Una noche de almirante


 


[Cuento - Texto completo.]

J. M. Machado de Assis

Deolindo Venta Grande (era un sobrenombre de a bordo) salió del arsenal de la marina y se dirigió por la calle de Braganza. Daban las tres de la tarde. Era la flor de la marinería y, además, llevaba un gran aire de felicidad en los ojos. Su corbeta había regresado de un largo viaje de instrucción y Deolindo vino a tierra a toda prisa, apenas recibió su licencia. Los compañeros le dijeron riendo:

—¡Ah! Venta Grande! ¡Qué noche de almirante te vas a pasar! Cena, guitarra y los brazos de Genoveva. En el regazo de Genoveva…

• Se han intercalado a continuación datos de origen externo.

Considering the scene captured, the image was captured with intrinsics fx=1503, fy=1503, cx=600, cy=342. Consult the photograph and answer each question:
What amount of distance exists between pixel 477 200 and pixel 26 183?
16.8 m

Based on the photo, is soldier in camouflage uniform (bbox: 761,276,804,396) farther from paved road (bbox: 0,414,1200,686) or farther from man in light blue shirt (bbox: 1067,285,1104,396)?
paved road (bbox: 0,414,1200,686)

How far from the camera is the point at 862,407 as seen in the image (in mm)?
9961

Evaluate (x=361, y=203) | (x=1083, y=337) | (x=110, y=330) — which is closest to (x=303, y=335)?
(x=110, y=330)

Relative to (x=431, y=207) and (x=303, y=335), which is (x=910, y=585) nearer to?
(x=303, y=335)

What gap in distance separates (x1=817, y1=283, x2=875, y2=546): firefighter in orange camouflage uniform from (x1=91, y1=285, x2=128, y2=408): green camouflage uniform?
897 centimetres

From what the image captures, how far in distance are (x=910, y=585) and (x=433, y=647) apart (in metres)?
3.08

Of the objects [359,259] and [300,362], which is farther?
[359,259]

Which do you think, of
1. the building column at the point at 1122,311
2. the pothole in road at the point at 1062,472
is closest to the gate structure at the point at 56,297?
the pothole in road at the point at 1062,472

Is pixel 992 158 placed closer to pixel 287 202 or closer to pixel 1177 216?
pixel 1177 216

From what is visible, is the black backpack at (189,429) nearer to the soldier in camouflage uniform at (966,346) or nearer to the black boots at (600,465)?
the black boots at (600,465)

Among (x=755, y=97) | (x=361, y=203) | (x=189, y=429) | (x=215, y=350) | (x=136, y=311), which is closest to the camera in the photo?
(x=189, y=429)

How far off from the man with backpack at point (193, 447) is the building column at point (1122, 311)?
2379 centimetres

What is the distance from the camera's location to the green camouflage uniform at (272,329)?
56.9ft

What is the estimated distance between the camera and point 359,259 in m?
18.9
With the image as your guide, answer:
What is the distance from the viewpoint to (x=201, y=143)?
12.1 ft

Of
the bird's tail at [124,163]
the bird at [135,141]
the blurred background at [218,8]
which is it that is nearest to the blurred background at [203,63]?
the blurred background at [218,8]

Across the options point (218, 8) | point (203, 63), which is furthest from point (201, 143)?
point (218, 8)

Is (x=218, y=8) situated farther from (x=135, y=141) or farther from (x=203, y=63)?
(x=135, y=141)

Deolindo sonrió. Era de verdad una noche de almirante, como decían ellos, una de esas grandes noches de almirante la que le esperaba en tierra. La pasión había comenzado tres meses antes de que saliera la corbeta. Se llamaba Genoveva, mulata de veinte años, viva, de ojos negros y atrevidos. Se habían conocido en casa de un tercero y habían quedado muriéndose el uno por el otro, a tal grado que estaban decididos a jugársela, él iba a dejar el servicio y ella lo seguiría a la ciudad más lejana del interior.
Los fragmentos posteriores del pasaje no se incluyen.